通し稽古に参加した「伊是名の会」スタッフたち

第30回定期公演の案内ポスター

通し稽古で自らも踊る原口さん

人間と自然の関わり表現
「琉美創舞」15日中野区で 叙情的、情感的に舞台展開

 【東京】今月15日に舞踊集団「伊是名の会」の第30回定期公演が、中野区のなかのZERO大ホールで行われる。同会は神が宿る故郷の踊り「琉美創舞」と題して、琉球の旋律にのせて叙情的に、そして情熱的に舞台を展開、伝承や新作を重ねてきた。精力的に会を主宰し、舞台の構成・振付に余念がない原口このみさんに30周年の意気込みと今回の作品の話題を聞いた。

 話を聞いたのは「伊是名の会」の本拠地・瑞穂町に近い「フレッシュランド西多摩」。温泉とスポーツ施設が整備されている体育館で通し稽古を行う日だった。

 稽古会場に4人の赤ちゃんが揃い、あちこちで泣き声とあやす声が混ざる中、原口さんも孫を抱きながらの指導。それを「伊是名の会」スタッフたちが温かく見守っていた。今後の会の存続になんの不安もない多くの後継者たちの登場に原口さん含めスタッフたちも目を細める。

 今回の舞台も、壮大で自然とともにある暮らしと、人間を取り巻く自然との関わりをテーマに神がかり的なものを含めて構成・演出。舞台テーマは、40億年前から地球には多種多様な命が誕生し、それらはみんなで支えあってきたが、人類は自分たちの生活圏を増やすために森林などを切り開いたことで、森などにすむ動植物はすみかを失い、絶滅の危惧が後を絶たない。人間が行う自然破壊などで生態系のバランスは崩れ、世界各地で起こっている異常気象や温暖化などに危機感を禁じえないというのが趣旨。

 今回はそれらの思いを舞台で伝えるために、昔から歌い継がれている動物や植物を歌う沖縄民謡から拾い集める作業を開始。さらに新作にはこれまでに発表してきた作品をリメイクしたもので振付を創作してきたという。

 今年も同会には馴染みの「なかのZERO大ホール」での公演。大きく成長した「伊是名の会」の4歳から63歳までの総勢50人が舞台に集う。昨年はギリシャ公演後の発表後で奄美を含む全国各地からファンが集結、満員御礼となった。

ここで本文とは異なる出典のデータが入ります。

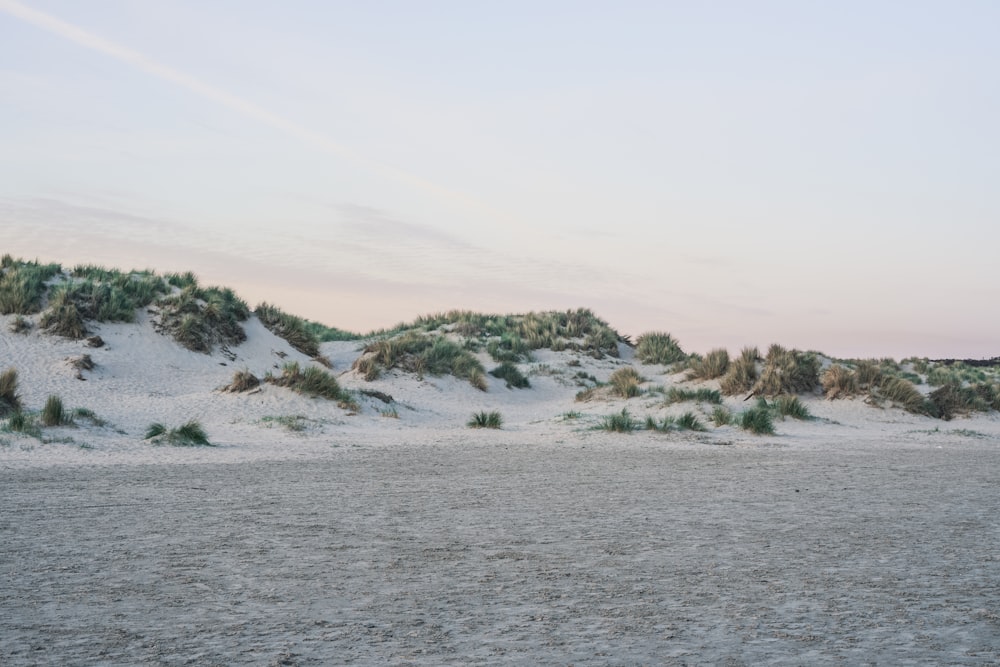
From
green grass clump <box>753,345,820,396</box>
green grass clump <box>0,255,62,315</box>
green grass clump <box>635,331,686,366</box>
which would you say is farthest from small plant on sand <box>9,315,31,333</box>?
green grass clump <box>635,331,686,366</box>

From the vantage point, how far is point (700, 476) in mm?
10094

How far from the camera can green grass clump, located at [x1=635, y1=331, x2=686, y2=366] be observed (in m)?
32.9

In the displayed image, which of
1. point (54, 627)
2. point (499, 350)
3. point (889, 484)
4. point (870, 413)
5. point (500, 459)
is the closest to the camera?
point (54, 627)

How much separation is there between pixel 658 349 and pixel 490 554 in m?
28.5

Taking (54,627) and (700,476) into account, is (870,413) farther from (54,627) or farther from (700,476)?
(54,627)

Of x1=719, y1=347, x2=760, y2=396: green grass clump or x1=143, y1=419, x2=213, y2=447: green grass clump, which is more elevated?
x1=719, y1=347, x2=760, y2=396: green grass clump

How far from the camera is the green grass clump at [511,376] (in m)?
26.8

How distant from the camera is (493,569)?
5.19m

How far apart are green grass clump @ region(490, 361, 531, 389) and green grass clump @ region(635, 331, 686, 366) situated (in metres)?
7.17

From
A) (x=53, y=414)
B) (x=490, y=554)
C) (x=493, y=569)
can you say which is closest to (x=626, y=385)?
(x=53, y=414)

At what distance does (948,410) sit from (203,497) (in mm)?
17971

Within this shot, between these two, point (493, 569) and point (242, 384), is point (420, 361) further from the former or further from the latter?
point (493, 569)

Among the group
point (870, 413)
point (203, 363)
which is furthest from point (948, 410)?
point (203, 363)

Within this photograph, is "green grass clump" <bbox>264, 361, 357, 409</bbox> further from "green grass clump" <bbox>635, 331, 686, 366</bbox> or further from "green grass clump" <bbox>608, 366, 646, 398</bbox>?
"green grass clump" <bbox>635, 331, 686, 366</bbox>
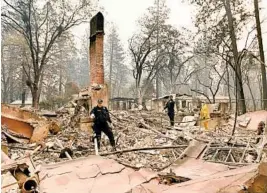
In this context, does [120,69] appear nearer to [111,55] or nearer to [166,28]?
[111,55]

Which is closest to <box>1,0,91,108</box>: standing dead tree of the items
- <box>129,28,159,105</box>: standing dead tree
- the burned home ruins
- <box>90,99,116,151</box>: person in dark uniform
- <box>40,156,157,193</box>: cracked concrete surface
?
the burned home ruins

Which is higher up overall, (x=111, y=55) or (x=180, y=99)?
(x=111, y=55)

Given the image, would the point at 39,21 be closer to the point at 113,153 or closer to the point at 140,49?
the point at 140,49

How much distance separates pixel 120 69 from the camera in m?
66.3

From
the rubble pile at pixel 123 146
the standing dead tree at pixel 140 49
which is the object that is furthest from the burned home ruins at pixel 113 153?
the standing dead tree at pixel 140 49

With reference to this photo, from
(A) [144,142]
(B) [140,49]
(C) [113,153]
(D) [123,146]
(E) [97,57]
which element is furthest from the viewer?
(B) [140,49]

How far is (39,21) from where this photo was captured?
2812 cm

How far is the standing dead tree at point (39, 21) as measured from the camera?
24.7 metres

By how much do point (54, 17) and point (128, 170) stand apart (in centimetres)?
2470

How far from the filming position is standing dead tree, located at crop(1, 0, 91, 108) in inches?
971

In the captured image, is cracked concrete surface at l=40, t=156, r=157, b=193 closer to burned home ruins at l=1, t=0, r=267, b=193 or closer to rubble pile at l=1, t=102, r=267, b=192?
burned home ruins at l=1, t=0, r=267, b=193

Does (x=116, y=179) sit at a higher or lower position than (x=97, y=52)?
lower

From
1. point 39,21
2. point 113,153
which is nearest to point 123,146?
point 113,153

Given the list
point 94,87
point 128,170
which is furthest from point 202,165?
point 94,87
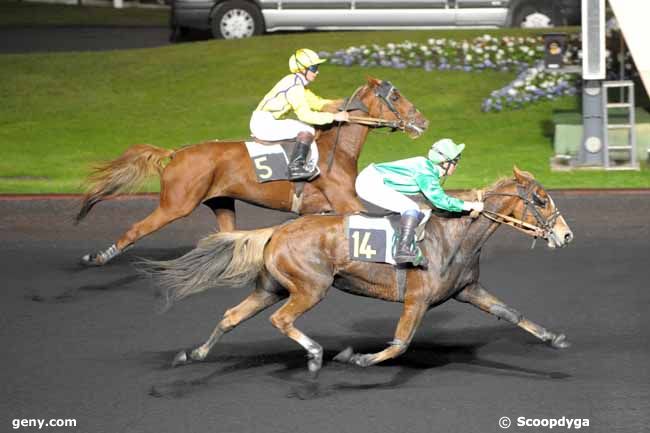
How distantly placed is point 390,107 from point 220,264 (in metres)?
3.40

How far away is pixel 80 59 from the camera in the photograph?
2498 cm

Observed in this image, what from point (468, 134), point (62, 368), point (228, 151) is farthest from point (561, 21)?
point (62, 368)

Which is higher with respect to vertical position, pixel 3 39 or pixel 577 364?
pixel 3 39

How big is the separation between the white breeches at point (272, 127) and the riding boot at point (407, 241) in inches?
122

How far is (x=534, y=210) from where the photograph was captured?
30.9 feet

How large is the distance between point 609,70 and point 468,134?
3.09m

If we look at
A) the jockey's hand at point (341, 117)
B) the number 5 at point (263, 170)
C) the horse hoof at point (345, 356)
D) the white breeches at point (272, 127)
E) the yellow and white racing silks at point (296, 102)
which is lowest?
the horse hoof at point (345, 356)

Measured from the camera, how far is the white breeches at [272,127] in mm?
12211

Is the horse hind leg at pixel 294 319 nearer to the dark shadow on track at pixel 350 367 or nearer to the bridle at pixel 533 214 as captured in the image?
the dark shadow on track at pixel 350 367

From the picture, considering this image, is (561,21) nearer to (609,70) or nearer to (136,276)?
(609,70)

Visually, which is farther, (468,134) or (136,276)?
(468,134)

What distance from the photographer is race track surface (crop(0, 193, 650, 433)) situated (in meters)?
8.67

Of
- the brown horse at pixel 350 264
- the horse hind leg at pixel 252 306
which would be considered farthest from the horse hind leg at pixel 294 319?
the horse hind leg at pixel 252 306

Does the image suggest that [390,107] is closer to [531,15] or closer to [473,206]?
[473,206]
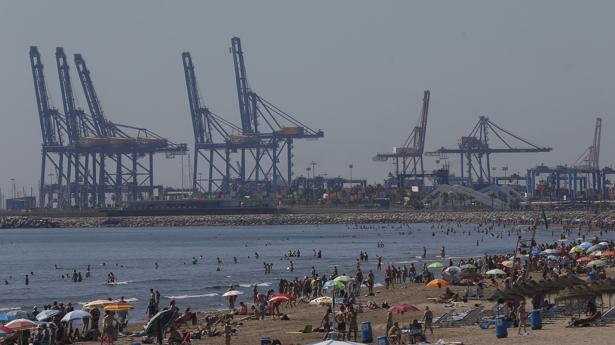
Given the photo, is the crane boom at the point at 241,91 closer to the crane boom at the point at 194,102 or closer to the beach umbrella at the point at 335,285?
the crane boom at the point at 194,102

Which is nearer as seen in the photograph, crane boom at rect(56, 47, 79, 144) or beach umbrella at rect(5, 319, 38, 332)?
beach umbrella at rect(5, 319, 38, 332)

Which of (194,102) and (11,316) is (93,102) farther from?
(11,316)

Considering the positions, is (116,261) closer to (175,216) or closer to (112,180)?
(175,216)

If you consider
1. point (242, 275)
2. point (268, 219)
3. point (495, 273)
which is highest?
point (268, 219)

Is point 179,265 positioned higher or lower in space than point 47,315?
lower

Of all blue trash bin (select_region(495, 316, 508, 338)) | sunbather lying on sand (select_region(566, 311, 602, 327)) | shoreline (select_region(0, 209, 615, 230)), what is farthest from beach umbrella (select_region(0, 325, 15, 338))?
shoreline (select_region(0, 209, 615, 230))

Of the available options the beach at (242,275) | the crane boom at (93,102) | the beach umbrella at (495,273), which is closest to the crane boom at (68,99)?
the crane boom at (93,102)

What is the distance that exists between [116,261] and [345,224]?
2943 inches

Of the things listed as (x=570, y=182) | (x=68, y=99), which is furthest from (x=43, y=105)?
(x=570, y=182)

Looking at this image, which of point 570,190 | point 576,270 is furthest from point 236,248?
point 570,190

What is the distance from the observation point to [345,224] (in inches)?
5404

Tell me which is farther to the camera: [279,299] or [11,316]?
[279,299]

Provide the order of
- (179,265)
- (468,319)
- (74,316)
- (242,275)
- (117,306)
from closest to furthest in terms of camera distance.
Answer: (468,319) < (74,316) < (117,306) < (242,275) < (179,265)

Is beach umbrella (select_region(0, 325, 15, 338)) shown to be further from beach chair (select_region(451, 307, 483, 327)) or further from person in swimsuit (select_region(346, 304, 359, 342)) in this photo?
beach chair (select_region(451, 307, 483, 327))
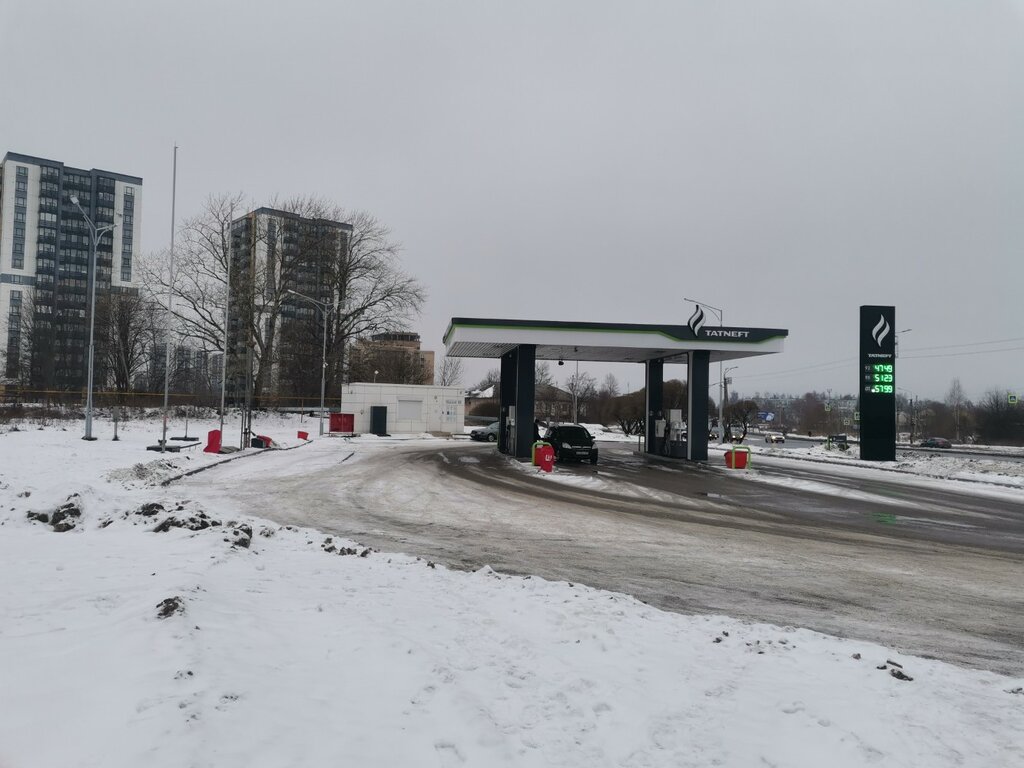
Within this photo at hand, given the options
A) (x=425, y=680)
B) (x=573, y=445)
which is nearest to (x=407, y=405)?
(x=573, y=445)

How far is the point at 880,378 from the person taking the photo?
3231 centimetres

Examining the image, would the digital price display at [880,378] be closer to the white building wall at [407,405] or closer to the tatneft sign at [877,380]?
the tatneft sign at [877,380]

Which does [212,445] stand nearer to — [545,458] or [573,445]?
[545,458]

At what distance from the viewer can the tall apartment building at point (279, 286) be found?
48.4 m

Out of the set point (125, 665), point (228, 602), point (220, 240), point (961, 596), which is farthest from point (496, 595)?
point (220, 240)

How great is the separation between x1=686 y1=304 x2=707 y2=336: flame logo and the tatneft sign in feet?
32.2

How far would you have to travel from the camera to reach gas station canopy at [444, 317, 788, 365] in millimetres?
27344

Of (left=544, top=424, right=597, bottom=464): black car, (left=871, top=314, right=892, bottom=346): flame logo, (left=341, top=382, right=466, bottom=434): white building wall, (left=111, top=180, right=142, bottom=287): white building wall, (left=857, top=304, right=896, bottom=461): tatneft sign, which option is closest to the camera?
(left=544, top=424, right=597, bottom=464): black car

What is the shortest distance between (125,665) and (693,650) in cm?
417

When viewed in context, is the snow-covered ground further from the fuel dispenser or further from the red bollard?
the fuel dispenser

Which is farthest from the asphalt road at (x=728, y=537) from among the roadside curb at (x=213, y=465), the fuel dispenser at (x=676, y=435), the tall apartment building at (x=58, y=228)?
the tall apartment building at (x=58, y=228)

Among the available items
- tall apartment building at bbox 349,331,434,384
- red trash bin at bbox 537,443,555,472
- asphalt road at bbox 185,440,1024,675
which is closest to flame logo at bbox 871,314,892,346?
asphalt road at bbox 185,440,1024,675

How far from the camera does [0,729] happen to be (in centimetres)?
329

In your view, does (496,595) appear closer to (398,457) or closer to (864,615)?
(864,615)
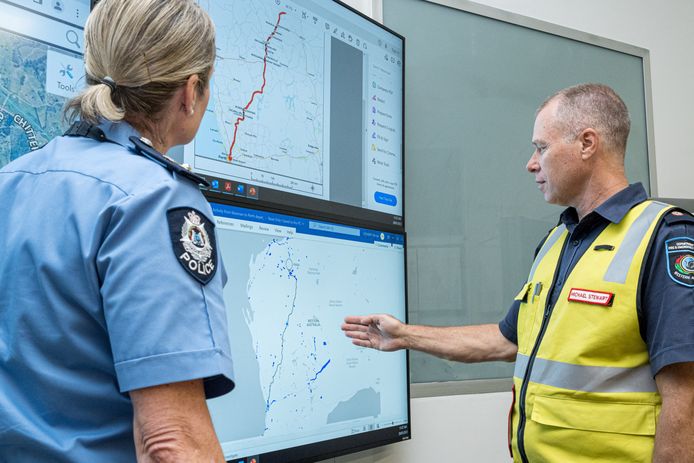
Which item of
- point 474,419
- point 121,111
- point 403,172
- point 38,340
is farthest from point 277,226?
point 474,419

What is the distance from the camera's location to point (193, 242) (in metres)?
0.77

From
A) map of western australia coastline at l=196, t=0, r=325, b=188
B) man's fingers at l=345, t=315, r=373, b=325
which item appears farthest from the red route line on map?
man's fingers at l=345, t=315, r=373, b=325

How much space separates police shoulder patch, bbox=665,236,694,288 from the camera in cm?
Answer: 148

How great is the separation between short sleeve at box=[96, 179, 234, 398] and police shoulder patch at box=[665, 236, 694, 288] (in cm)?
112

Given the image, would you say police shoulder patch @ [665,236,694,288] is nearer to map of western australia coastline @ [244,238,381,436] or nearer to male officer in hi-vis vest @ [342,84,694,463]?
male officer in hi-vis vest @ [342,84,694,463]

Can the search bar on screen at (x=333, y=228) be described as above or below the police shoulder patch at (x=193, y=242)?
above

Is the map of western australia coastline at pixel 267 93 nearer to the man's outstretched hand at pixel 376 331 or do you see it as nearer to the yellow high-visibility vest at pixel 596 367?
the man's outstretched hand at pixel 376 331

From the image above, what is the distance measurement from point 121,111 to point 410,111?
1686 mm

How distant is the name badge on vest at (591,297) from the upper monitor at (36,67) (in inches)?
47.3

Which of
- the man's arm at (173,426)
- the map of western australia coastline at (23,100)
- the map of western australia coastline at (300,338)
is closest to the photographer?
the man's arm at (173,426)

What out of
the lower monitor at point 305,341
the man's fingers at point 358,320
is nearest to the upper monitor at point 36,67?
the lower monitor at point 305,341

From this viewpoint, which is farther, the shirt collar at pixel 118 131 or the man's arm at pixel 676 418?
the man's arm at pixel 676 418

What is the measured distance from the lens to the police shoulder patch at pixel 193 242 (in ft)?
2.47

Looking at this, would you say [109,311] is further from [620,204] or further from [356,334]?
[620,204]
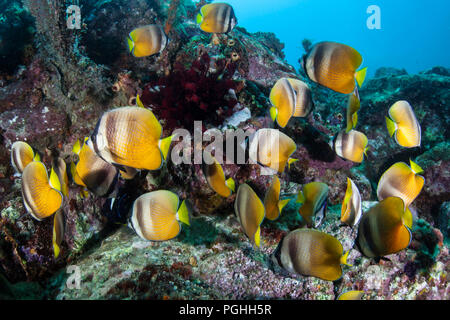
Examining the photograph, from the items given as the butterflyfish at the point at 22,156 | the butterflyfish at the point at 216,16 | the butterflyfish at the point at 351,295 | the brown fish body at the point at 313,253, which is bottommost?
the butterflyfish at the point at 351,295

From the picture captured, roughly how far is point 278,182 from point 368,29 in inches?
5272

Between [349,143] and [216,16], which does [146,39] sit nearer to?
[216,16]

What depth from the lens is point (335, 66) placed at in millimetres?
2416

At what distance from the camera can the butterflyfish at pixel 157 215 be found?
2.02 m

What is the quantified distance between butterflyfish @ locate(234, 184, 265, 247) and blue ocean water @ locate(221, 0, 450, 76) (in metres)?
101

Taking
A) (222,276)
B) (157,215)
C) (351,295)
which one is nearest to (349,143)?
(351,295)

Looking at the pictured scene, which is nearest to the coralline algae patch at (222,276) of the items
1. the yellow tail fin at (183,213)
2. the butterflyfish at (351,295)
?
the butterflyfish at (351,295)

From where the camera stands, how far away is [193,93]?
3.28 m

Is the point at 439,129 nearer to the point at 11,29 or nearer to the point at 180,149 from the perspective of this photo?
the point at 180,149

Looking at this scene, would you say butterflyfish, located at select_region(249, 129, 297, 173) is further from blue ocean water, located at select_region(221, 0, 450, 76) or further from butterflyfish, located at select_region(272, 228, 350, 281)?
blue ocean water, located at select_region(221, 0, 450, 76)

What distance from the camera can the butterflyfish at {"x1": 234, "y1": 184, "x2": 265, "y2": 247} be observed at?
6.02 ft

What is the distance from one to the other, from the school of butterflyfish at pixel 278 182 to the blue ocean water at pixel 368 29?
99.9 m

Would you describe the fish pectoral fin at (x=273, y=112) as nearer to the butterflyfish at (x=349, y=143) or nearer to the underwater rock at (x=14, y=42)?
the butterflyfish at (x=349, y=143)

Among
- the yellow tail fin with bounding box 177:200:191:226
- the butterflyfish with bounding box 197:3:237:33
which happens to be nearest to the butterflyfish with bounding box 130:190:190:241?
the yellow tail fin with bounding box 177:200:191:226
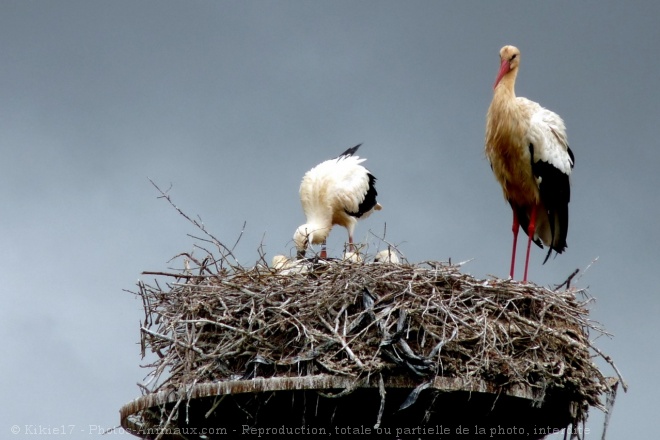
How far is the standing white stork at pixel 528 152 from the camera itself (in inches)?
384

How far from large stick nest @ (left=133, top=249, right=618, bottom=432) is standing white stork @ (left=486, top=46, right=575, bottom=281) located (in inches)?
71.4

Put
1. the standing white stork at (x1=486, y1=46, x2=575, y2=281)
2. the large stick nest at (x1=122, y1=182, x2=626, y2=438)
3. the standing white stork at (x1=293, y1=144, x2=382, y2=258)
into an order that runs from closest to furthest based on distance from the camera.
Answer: the large stick nest at (x1=122, y1=182, x2=626, y2=438), the standing white stork at (x1=486, y1=46, x2=575, y2=281), the standing white stork at (x1=293, y1=144, x2=382, y2=258)

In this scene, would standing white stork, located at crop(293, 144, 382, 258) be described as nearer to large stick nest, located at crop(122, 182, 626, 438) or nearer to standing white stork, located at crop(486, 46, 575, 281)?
standing white stork, located at crop(486, 46, 575, 281)

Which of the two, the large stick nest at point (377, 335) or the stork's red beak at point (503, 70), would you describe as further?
the stork's red beak at point (503, 70)

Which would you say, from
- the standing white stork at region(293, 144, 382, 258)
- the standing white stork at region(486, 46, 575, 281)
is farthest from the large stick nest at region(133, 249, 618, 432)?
the standing white stork at region(293, 144, 382, 258)

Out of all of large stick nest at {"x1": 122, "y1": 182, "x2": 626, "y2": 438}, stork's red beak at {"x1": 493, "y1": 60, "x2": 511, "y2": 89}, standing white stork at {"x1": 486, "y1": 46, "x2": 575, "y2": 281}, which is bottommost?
large stick nest at {"x1": 122, "y1": 182, "x2": 626, "y2": 438}

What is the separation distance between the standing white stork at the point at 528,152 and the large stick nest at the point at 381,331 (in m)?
1.81

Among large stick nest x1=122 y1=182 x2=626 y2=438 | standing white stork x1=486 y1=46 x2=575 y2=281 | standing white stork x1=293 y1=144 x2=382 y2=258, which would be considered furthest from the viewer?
standing white stork x1=293 y1=144 x2=382 y2=258

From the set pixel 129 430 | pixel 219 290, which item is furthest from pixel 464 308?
pixel 129 430

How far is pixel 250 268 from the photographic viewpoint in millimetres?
8383

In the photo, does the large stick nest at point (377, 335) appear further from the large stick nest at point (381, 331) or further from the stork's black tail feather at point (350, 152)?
the stork's black tail feather at point (350, 152)

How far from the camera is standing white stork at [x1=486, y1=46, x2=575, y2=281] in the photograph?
32.0 feet

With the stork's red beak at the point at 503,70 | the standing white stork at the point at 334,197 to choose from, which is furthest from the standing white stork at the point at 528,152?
the standing white stork at the point at 334,197

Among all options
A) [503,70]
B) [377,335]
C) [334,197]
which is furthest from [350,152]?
[377,335]
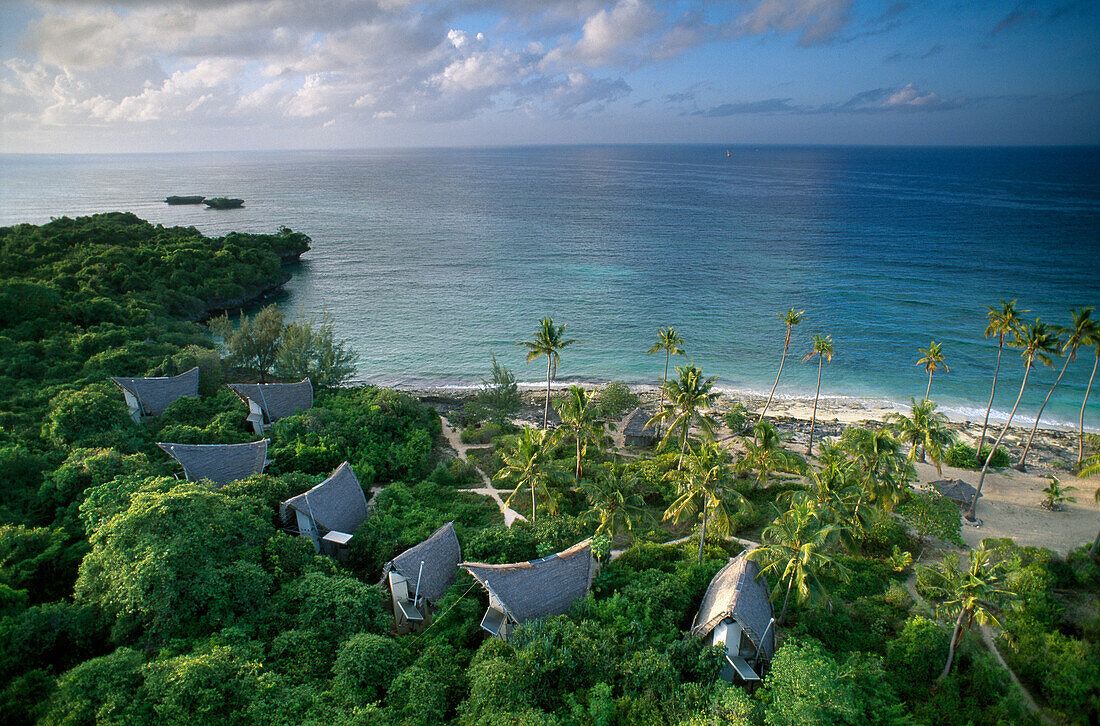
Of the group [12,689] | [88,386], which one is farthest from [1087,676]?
[88,386]

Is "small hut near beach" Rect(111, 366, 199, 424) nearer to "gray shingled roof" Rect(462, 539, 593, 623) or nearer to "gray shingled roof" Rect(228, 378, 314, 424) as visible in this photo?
"gray shingled roof" Rect(228, 378, 314, 424)

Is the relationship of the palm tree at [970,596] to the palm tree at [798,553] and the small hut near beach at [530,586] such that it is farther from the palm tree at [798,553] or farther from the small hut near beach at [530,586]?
the small hut near beach at [530,586]

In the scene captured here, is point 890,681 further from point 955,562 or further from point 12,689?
point 12,689

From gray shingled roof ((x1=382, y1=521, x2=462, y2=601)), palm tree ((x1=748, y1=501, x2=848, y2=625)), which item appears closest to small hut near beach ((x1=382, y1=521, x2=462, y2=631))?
gray shingled roof ((x1=382, y1=521, x2=462, y2=601))

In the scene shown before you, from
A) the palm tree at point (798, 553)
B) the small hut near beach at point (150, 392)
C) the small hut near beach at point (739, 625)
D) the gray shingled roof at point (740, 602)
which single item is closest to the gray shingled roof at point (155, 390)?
the small hut near beach at point (150, 392)

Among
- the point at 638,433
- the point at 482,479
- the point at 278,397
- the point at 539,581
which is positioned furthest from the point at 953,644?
the point at 278,397

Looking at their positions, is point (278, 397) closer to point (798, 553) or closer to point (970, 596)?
point (798, 553)

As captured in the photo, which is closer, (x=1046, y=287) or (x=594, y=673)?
(x=594, y=673)
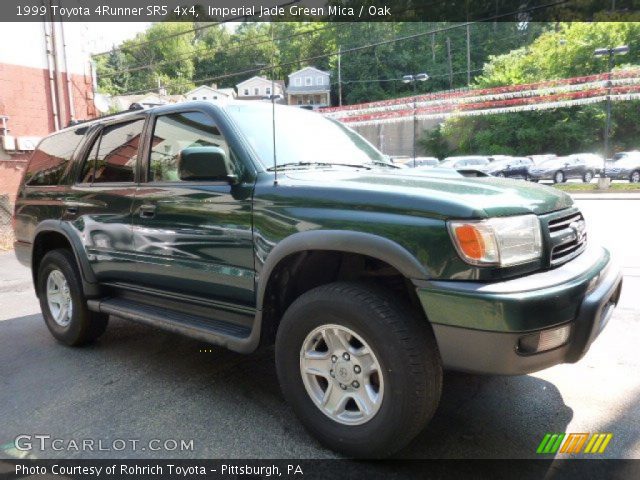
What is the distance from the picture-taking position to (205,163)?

 「続けてきたら30回・・・一年、一年また一年」とこれまでの長い定期公演を振り返る間もない。いろんな想いがあるだろうが全く気負いがない原口さんは、「皆さん、ぜひ、楽しみに観にきてくださいね」と頭をたれた。

 また、「伊是名友の会」の喜入寛治会長も稽古を見守り、「毎年、新しく作品作りしている。ぜひ、足を運んでください。今年は30回記念公演です。伊是名のチーム力とエンターテインメントなステージを楽しみに観てください」とPRにいそしむ。

 公演は15日、「なかのZERO大ホール」。開場午後4時。開演同5時。S席5千円、A席4千円。全席指定。残席については電話042―556―9337「伊是名の会」まで。